• Activity: Please take the lines from the one holding "genus: Microtus" through the one holding "scientific name: Rodentia" in the data below and copy them exactly.

• Dataset excerpts:

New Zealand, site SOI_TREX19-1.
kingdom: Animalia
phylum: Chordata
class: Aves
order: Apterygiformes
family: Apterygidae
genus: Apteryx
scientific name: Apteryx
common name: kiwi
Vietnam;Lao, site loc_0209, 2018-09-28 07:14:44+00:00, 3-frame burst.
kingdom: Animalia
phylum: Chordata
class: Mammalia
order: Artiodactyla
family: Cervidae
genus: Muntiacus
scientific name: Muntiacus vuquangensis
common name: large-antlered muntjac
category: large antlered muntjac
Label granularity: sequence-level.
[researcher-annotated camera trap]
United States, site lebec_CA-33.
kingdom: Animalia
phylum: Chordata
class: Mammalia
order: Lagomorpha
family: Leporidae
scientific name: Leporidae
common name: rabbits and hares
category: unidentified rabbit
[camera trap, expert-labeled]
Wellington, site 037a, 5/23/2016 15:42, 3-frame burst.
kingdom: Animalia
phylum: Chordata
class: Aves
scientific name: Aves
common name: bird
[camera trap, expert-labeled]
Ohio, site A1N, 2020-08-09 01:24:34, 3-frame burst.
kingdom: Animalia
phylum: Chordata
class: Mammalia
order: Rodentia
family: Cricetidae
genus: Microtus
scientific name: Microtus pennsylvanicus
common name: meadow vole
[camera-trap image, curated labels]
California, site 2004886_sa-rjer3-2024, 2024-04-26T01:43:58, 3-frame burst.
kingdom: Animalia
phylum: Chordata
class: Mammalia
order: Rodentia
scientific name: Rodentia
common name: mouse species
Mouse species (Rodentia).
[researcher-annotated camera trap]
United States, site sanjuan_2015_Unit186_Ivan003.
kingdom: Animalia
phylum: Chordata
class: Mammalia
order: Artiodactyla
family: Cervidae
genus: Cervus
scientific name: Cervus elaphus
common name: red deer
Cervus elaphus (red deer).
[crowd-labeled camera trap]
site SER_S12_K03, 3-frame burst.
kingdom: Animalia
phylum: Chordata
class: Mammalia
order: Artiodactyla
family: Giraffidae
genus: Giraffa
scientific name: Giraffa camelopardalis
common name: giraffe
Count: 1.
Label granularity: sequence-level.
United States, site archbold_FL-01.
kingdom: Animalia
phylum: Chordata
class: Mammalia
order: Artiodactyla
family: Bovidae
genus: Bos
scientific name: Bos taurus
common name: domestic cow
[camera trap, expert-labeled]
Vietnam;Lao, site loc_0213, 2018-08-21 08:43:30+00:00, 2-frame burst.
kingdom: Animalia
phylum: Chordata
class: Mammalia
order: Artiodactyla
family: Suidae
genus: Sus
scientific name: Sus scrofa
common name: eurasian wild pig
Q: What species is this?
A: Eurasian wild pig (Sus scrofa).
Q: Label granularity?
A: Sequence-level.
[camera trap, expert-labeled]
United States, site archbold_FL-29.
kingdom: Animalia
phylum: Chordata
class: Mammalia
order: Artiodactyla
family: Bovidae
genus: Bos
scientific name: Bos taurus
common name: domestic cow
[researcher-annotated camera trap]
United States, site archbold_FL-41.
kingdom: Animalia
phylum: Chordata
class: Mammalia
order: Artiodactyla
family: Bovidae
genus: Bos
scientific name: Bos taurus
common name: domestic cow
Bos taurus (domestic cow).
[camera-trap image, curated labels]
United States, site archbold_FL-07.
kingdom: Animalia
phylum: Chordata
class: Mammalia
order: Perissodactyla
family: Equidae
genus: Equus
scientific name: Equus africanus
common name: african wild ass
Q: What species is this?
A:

• Result of this exercise:
genus: Microtus
scientific name: Microtus pennsylvanicus
common name: meadow vole
[camera-trap image, curated labels]
California, site 2004886_sa-rjer3-2024, 2024-04-26T01:43:58, 3-frame burst.
kingdom: Animalia
phylum: Chordata
class: Mammalia
order: Rodentia
scientific name: Rodentia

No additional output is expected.